Task goal. Convert the stretch of the entries from the line containing "Of black jacket" through the end of the entries into a JSON list of strings. Use one string per line and omit blank lines.

Recorded data
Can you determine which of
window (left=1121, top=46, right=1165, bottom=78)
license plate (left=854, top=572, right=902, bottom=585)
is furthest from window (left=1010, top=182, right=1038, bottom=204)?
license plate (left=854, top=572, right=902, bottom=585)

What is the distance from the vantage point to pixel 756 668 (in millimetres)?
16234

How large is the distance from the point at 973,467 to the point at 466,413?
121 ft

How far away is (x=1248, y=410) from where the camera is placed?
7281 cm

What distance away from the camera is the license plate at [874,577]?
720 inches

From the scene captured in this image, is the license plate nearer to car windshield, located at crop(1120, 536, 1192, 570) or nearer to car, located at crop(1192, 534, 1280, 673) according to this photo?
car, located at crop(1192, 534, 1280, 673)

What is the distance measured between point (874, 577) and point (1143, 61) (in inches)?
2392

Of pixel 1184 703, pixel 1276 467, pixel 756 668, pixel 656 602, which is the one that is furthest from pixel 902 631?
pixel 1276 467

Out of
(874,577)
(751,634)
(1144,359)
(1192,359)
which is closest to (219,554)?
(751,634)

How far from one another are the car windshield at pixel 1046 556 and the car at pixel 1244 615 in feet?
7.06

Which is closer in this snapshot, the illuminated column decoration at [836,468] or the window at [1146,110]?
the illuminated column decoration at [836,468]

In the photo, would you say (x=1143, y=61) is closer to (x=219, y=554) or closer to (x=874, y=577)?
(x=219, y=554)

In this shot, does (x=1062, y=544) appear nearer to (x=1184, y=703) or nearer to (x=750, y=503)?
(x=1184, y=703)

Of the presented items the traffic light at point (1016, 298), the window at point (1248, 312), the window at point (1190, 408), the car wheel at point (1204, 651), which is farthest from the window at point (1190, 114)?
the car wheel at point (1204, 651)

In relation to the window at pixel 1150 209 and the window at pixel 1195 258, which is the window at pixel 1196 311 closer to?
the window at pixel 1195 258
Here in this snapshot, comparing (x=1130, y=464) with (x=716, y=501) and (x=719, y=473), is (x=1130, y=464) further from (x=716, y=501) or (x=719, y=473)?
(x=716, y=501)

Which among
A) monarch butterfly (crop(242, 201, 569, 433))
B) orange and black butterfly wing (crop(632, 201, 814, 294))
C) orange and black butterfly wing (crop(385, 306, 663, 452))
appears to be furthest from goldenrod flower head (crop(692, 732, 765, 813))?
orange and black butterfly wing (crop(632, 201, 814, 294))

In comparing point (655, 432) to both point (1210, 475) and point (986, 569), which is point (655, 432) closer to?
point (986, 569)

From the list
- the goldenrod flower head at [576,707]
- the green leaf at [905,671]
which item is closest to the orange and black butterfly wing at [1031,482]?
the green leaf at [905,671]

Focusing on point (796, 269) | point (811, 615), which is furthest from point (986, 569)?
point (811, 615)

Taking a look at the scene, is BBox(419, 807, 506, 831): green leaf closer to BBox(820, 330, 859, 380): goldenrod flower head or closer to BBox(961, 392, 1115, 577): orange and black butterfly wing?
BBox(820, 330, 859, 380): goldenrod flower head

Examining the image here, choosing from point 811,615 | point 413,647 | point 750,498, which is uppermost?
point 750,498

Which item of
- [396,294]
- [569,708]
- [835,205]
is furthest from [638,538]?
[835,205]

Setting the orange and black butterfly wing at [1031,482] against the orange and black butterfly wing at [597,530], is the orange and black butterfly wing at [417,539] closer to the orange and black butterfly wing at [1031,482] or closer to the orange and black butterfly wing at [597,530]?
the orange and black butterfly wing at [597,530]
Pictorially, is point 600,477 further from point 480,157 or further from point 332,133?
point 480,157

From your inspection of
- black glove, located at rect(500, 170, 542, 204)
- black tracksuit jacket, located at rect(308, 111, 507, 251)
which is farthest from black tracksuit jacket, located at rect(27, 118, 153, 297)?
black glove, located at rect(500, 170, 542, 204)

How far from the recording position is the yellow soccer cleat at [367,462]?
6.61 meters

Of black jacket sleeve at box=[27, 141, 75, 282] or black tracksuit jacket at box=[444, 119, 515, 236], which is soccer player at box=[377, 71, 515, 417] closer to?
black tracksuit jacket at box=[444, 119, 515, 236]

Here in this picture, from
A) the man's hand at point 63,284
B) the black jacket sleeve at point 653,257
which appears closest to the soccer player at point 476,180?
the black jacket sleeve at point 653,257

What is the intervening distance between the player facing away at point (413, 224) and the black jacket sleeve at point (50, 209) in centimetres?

Expected answer.
[
  "Of black jacket sleeve at box=[27, 141, 75, 282] or black tracksuit jacket at box=[444, 119, 515, 236], which is soccer player at box=[377, 71, 515, 417] closer to?",
  "black tracksuit jacket at box=[444, 119, 515, 236]",
  "Here in this picture, from",
  "A) the man's hand at point 63,284",
  "B) the black jacket sleeve at point 653,257",
  "which appears closest to the soccer player at point 476,180?",
  "the black jacket sleeve at point 653,257",
  "What is the intervening distance between the player facing away at point (413, 224) and the black jacket sleeve at point (50, 209) in centimetres?"
]